***** Document passage

In other words, why should people who happen to be women be celebrated for achieving anything?

What is so special about being a woman physicist, a woman chemist, a woman doctor, or for that matter a woman writer, unless it’s assumed that women have less capacity than men, and that, therefore, our achieving anything is a near-miracle?

Even though I only once got a rejection for a novel because – I was told – I didn’t write from my womanhood, I want to assure you I never write from my womanhood.  There are parts of the body that aren’t meant to type with, and besides, it would probably short the keyboard.

I write from my humanity, from being the person I am.  Sure, that includes an awful lot of living life as a woman – I had some reader praise me the other day for being aware that a woman, going into a fight with a man, was at a disadvantage and my reaction was “yeah because I’ve done it” – but mostly it includes an awful lot of being human, both whom I’ve been and whom I’ve observed.  I mean, if you could only write yourself, it would be a very sad world in which we were all isolated within our own heads.  I write from being a woman, sure, but also from having raised young men, and from having lived for over thirty years with a man whose thoughts and feelings are as close to me, and as relevant to me, as my own.

But fine, let’s say I wrote strictly as a woman.  Still, unless my achievements as a female writer were somehow inferior to those of male writers, why would I need a special day to celebrate my achievements as a female writer?  Why not just celebrate great writers?  (And before someone jumps in, I know I’m not there yet.  When I grow up.)

Isn’t it an insult to be celebrated within a group, celebrated, as it were, in the group with training wheels?  Isn’t it an admission that we can’t compete in the big race, so look at those pretty girls, there, and how good they’re being?

**********
***** Entries supplied

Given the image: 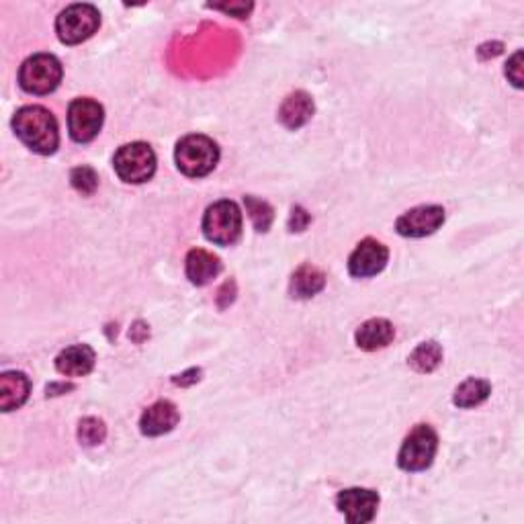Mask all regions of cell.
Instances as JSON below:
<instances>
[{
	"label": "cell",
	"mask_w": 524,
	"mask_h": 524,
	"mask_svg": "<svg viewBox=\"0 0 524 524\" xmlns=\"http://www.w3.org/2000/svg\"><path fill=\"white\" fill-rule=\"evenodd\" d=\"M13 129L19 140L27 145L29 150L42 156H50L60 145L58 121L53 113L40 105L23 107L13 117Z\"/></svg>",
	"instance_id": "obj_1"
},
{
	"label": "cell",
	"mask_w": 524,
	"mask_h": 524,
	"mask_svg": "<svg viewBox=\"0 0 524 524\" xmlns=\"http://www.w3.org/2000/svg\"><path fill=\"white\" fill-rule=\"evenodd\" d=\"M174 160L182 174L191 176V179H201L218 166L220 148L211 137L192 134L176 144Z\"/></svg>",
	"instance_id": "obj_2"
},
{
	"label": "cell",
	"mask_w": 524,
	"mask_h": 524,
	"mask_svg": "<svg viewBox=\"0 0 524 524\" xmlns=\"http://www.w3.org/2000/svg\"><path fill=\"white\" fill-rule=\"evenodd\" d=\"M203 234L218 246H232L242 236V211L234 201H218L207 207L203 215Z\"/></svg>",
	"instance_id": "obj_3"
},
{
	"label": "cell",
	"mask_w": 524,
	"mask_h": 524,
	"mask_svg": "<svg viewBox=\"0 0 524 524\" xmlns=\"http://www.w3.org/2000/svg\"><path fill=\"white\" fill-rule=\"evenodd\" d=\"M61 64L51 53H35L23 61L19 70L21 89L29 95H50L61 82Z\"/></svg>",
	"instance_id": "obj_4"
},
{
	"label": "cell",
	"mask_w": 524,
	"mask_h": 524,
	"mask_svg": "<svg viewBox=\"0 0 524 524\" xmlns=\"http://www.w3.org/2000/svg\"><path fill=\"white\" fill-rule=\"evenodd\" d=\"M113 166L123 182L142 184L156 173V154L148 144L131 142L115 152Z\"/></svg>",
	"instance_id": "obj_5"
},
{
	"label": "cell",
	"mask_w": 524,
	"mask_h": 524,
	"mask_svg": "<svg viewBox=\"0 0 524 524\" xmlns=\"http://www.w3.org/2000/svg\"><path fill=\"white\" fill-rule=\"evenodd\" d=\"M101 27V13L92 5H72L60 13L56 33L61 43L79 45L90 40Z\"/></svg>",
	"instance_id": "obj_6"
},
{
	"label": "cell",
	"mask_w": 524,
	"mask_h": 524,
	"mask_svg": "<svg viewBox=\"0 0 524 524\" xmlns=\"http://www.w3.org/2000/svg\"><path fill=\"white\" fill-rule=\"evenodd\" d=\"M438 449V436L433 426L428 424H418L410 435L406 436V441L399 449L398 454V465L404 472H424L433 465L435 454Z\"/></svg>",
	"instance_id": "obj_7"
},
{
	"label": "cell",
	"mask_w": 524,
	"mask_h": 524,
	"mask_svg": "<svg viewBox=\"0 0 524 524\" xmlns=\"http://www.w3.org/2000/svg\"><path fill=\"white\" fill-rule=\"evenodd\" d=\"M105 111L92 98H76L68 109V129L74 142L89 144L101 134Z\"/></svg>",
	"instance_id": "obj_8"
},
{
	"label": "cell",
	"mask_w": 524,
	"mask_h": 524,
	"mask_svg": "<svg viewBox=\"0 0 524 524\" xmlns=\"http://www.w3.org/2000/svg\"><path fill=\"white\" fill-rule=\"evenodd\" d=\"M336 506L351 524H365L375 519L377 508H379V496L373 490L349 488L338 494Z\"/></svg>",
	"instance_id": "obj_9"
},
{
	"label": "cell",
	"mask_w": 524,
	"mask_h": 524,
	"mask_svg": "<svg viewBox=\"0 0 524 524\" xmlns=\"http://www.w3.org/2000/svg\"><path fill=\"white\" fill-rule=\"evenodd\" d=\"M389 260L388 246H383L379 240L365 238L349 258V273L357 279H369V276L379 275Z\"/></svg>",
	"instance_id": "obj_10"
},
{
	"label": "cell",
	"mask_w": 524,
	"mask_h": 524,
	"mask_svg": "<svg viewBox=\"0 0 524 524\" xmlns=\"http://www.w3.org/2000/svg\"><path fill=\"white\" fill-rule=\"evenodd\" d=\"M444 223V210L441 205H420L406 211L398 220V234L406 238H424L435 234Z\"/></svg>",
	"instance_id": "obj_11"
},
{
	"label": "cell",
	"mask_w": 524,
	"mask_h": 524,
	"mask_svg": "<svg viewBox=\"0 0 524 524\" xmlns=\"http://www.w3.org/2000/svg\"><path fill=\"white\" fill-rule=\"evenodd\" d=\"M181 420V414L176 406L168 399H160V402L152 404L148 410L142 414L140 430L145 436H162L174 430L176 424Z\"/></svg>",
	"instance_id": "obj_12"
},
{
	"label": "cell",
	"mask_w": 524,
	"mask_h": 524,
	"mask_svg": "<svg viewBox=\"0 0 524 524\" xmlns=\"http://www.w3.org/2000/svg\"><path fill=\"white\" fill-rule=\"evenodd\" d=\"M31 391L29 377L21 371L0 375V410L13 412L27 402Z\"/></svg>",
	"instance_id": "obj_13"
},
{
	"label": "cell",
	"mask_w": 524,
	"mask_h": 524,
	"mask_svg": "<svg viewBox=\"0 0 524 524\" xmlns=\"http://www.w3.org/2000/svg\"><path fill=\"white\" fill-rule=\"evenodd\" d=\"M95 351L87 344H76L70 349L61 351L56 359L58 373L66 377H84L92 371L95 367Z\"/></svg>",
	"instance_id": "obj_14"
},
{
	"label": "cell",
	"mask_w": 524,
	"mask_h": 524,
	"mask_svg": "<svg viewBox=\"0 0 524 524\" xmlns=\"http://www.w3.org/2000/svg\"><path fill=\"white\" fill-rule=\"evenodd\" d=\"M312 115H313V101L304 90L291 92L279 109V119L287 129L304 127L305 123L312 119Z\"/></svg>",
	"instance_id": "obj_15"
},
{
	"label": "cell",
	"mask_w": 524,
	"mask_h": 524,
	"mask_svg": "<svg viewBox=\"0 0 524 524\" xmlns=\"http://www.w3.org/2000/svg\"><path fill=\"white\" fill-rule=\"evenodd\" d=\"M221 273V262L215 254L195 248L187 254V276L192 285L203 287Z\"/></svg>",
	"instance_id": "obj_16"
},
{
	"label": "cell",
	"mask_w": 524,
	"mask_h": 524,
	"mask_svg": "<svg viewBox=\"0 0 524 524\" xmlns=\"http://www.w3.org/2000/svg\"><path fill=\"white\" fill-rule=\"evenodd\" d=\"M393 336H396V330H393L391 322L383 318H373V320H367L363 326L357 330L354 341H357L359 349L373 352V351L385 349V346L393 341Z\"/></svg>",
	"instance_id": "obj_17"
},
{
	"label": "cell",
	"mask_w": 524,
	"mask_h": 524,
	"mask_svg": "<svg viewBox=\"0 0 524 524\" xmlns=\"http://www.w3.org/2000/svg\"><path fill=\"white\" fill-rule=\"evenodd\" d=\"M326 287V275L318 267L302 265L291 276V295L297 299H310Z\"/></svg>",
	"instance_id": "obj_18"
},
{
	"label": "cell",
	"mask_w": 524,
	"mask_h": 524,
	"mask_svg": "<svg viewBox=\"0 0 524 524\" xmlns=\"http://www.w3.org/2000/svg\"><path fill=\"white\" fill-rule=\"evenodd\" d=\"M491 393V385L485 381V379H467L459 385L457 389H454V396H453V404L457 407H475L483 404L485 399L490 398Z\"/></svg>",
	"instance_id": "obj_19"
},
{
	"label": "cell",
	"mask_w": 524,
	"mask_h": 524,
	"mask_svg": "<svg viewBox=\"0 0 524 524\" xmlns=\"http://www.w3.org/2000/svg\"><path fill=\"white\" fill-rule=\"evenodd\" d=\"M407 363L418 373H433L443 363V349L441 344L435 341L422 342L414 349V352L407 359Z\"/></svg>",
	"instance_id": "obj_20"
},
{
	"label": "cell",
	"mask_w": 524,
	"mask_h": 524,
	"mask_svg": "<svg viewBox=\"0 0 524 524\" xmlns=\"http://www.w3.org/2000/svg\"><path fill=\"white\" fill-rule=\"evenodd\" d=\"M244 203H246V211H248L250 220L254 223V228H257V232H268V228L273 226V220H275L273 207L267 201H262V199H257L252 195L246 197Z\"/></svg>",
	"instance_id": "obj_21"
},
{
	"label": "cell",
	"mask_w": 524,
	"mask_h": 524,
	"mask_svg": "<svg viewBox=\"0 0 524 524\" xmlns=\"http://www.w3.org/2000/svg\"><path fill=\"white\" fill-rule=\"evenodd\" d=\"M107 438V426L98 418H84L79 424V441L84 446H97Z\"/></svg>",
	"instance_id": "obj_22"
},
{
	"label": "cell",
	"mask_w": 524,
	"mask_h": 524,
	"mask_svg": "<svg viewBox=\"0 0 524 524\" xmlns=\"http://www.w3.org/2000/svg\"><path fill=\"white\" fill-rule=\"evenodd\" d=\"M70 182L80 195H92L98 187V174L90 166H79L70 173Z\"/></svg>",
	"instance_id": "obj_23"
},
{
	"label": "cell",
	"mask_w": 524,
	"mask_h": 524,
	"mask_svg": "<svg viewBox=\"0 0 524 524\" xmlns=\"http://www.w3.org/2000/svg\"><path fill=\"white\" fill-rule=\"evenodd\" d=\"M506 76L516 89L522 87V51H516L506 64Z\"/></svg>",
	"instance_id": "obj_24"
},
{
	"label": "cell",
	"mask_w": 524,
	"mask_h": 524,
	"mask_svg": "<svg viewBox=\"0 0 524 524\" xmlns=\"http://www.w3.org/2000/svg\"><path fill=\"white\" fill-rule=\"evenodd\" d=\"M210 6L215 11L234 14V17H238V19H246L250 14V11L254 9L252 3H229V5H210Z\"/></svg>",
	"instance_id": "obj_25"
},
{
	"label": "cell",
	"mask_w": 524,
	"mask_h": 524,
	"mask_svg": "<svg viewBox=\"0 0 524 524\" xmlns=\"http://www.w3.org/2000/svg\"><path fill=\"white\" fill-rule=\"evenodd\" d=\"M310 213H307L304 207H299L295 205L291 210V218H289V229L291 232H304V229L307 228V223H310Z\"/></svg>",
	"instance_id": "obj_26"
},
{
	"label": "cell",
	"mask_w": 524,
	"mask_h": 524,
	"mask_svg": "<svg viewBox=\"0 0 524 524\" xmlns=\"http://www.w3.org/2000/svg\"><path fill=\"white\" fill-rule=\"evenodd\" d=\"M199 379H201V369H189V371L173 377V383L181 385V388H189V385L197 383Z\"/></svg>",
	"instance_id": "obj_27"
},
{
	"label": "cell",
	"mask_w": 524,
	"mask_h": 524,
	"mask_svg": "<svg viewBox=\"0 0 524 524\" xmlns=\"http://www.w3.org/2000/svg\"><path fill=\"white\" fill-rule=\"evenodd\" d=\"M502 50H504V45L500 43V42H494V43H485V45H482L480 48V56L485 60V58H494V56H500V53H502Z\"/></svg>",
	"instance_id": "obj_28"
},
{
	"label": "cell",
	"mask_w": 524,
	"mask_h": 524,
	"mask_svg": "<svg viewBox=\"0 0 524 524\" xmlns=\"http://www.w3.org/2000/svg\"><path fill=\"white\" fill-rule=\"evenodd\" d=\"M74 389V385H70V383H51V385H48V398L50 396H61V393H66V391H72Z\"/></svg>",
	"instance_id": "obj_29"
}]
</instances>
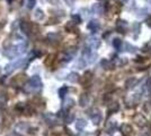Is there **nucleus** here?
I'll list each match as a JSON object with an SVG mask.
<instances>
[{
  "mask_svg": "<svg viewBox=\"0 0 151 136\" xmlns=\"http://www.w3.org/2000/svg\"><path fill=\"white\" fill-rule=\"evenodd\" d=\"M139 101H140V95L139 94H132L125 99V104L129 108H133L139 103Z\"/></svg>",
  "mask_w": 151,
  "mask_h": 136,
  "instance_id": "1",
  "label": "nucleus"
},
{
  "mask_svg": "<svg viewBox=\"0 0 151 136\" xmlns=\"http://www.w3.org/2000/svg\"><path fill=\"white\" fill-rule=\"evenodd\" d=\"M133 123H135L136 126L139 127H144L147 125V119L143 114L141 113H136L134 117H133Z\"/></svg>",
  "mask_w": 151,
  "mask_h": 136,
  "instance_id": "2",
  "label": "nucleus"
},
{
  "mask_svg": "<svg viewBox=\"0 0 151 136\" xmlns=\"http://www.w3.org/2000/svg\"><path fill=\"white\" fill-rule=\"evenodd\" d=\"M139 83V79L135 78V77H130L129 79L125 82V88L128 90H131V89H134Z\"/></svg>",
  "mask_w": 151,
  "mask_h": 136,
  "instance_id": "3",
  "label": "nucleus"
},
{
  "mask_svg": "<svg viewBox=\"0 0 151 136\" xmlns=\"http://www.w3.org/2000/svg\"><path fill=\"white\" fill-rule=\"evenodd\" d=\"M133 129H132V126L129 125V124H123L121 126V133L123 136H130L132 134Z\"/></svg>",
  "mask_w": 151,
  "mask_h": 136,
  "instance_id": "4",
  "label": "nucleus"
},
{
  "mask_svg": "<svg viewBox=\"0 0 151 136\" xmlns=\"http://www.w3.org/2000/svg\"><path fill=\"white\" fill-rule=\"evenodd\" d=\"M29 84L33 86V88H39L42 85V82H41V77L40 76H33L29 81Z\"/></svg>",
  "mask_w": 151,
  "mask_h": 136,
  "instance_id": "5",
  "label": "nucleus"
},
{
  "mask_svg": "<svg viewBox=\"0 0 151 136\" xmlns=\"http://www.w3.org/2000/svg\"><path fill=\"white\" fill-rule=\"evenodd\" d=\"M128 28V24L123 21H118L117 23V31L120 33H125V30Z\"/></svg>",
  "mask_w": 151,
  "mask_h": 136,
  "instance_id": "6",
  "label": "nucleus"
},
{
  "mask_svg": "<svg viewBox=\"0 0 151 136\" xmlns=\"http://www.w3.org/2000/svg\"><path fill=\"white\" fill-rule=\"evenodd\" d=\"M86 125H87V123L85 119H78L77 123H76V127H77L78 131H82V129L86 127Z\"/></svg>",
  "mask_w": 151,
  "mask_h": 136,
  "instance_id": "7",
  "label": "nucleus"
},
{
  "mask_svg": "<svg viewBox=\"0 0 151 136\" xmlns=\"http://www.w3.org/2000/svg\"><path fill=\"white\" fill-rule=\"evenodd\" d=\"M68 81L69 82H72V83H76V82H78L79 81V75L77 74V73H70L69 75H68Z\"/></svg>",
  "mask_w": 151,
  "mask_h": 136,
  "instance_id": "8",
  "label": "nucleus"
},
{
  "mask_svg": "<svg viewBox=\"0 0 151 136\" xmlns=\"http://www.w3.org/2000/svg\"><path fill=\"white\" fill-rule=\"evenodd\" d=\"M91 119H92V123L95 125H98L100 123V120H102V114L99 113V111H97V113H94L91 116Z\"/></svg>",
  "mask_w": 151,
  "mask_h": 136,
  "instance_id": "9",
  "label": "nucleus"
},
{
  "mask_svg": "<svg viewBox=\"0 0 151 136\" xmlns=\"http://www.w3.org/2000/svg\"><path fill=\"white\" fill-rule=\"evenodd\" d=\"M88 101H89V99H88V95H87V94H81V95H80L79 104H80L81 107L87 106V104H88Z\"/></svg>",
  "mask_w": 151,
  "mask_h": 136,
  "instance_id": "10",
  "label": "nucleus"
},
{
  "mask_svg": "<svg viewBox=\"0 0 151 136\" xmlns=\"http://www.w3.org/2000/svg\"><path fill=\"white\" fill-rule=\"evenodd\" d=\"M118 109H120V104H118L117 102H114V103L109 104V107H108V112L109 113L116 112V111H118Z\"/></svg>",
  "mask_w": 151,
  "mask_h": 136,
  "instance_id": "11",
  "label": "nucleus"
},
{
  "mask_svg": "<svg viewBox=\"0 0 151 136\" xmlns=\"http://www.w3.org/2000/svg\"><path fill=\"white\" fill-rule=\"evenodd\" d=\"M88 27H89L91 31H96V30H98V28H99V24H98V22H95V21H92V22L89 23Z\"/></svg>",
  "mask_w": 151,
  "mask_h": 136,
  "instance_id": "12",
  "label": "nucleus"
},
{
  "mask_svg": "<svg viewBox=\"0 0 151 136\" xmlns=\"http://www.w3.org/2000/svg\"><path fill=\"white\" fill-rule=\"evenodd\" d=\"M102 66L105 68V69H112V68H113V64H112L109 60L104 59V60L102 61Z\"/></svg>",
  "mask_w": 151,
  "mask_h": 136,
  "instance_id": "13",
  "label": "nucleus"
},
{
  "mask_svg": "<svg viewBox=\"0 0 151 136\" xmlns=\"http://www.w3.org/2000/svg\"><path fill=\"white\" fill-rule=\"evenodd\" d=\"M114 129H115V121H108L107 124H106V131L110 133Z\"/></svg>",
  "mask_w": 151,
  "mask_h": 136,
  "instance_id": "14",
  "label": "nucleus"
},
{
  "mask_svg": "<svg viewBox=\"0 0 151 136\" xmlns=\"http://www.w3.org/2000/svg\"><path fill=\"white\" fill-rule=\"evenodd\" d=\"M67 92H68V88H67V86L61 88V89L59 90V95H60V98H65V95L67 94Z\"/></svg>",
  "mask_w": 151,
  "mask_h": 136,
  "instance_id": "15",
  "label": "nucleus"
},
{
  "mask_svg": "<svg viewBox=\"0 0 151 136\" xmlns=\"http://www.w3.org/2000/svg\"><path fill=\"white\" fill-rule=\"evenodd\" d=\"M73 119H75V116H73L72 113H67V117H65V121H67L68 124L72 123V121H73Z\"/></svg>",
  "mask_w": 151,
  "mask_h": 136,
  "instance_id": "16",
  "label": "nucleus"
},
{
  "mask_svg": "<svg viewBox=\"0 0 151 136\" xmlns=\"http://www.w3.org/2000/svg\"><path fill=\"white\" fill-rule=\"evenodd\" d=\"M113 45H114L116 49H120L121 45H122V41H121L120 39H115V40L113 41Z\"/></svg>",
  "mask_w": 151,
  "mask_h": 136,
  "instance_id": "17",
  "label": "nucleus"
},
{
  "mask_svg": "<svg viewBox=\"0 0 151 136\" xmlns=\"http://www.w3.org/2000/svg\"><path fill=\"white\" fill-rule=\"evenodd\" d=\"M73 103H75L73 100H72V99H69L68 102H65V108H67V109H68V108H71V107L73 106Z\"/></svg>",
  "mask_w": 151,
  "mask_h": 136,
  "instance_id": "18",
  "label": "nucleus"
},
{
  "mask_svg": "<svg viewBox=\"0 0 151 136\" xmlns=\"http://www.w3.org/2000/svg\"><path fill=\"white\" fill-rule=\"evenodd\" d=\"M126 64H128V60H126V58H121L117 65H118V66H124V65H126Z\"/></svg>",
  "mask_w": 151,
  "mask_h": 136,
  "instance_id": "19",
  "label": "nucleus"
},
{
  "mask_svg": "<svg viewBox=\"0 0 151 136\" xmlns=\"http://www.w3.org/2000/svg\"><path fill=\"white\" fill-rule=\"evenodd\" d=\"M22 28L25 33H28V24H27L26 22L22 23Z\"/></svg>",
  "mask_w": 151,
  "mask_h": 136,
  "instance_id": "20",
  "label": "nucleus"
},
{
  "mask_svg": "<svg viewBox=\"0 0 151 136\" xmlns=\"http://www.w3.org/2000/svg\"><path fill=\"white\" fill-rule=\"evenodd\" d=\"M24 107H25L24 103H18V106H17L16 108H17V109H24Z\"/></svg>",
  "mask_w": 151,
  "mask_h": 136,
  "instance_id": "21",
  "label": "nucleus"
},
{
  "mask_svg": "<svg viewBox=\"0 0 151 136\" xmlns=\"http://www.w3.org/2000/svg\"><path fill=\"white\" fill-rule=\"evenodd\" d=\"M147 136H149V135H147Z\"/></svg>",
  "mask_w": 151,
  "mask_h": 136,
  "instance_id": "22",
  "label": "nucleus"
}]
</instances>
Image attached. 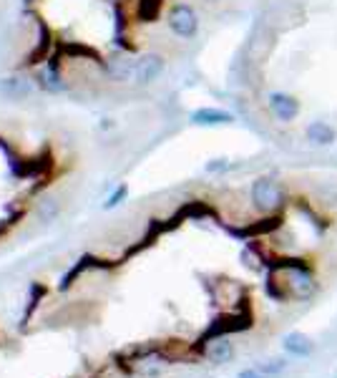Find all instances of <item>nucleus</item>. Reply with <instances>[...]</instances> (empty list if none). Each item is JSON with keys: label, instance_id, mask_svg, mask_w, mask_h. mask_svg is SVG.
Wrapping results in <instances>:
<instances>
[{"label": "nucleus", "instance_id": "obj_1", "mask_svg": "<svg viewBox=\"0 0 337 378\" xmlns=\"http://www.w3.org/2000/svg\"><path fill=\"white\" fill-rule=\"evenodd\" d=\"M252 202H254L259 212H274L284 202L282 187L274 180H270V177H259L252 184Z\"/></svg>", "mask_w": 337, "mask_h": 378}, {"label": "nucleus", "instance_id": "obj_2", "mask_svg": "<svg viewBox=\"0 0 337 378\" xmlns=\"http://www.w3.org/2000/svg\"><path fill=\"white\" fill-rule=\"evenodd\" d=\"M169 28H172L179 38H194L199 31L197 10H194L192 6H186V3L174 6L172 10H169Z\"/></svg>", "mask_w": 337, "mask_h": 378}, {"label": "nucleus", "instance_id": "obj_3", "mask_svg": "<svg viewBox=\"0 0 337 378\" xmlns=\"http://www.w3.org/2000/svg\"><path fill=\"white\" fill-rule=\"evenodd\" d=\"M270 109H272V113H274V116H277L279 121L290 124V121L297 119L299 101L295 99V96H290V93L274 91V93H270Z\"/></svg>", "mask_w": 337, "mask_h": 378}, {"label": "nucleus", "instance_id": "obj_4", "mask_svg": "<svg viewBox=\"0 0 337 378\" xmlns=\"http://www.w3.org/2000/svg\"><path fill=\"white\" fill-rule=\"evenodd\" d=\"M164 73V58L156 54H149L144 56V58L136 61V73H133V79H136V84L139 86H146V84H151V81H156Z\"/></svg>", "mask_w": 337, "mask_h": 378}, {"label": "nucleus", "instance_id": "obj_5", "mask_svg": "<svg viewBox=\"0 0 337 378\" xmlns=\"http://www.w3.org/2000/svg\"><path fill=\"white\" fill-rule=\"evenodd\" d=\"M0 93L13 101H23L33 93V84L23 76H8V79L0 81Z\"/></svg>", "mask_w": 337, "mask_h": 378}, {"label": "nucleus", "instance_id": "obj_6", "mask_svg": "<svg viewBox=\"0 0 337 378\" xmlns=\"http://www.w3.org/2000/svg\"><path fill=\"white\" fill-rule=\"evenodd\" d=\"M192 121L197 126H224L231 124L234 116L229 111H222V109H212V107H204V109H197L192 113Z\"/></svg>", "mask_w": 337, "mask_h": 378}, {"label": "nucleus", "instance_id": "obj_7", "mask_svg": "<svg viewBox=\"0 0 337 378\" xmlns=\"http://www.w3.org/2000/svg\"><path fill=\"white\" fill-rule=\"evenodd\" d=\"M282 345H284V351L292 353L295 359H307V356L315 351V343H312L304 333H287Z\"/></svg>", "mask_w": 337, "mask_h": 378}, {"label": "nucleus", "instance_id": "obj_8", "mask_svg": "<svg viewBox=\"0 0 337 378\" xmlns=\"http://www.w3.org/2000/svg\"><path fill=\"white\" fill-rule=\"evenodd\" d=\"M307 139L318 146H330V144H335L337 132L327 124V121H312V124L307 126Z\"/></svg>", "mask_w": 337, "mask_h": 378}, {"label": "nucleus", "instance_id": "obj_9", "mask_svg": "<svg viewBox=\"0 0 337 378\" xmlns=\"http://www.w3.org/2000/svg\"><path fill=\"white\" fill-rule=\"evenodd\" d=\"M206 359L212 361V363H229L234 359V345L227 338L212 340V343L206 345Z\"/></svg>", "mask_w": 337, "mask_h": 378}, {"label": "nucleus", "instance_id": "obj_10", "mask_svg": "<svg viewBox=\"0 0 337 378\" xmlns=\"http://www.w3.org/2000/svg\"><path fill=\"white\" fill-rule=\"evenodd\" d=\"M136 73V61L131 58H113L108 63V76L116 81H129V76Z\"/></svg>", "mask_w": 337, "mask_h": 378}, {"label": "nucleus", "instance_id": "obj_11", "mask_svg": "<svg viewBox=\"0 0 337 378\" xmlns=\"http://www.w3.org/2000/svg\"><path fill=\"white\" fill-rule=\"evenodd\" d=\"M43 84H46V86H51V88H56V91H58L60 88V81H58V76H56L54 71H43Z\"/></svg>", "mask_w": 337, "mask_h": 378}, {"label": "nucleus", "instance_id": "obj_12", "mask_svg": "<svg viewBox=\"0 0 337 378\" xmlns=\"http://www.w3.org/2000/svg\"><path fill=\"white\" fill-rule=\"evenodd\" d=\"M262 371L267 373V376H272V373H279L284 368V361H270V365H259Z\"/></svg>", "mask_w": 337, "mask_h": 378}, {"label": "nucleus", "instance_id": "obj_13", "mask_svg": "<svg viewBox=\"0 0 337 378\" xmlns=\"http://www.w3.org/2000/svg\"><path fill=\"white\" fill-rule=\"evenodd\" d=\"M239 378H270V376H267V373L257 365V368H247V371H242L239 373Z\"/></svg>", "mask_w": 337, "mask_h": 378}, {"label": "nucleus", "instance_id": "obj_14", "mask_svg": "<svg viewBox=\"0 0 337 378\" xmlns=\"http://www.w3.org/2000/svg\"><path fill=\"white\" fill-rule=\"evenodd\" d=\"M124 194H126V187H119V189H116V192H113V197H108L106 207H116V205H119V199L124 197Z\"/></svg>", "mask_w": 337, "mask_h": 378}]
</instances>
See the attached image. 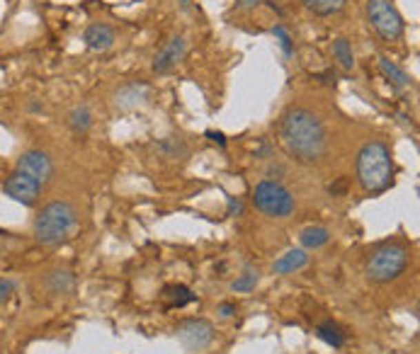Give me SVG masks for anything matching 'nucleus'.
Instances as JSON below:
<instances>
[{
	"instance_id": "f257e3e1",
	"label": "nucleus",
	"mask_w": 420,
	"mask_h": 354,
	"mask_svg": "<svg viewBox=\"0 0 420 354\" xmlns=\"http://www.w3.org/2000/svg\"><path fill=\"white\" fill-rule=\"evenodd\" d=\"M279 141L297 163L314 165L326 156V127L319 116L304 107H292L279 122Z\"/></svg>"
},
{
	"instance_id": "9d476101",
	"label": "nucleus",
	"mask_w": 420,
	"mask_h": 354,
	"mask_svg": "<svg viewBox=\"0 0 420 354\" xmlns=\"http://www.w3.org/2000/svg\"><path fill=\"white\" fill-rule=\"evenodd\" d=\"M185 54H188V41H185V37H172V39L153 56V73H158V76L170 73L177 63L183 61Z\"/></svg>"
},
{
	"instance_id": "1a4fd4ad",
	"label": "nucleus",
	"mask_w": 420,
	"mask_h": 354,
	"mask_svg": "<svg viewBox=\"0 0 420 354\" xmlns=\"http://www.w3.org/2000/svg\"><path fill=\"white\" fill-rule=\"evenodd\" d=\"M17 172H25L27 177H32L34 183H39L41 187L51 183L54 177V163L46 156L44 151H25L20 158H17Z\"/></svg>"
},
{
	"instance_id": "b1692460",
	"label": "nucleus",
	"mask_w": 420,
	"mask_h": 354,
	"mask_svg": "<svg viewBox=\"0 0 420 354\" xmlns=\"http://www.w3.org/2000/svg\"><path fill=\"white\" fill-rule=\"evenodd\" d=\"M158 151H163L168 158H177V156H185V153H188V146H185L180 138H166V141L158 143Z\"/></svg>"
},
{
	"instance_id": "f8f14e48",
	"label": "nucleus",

**********

- **Stated task A**
Answer these questions using the essay on celebrating women's achievements:
(i) How many times did the writer get a rejection for a novel for not writing from womanhood?
(ii) For how long has the writer lived with the man mentioned?
(iii) What did a reader recently praise the writer for being aware of?
- **Stated task B**
Write out everything in the essay on celebrating women's achievements from "But fine, let’s" down to "good they’re being?".

- **Written answer A**
(i) Once.
(ii) For over thirty years.
(iii) That a woman going into a fight with a man was at a disadvantage.

- **Written answer B**
But fine, let’s say I wrote strictly as a woman.  Still, unless my achievements as a female writer were somehow inferior to those of male writers, why would I need a special day to celebrate my achievements as a female writer?  Why not just celebrate great writers?  (And before someone jumps in, I know I’m not there yet.  When I grow up.)

Isn’t it an insult to be celebrated within a group, celebrated, as it were, in the group with training wheels?  Isn’t it an admission that we can’t compete in the big race, so look at those pretty girls, there, and how good they’re being?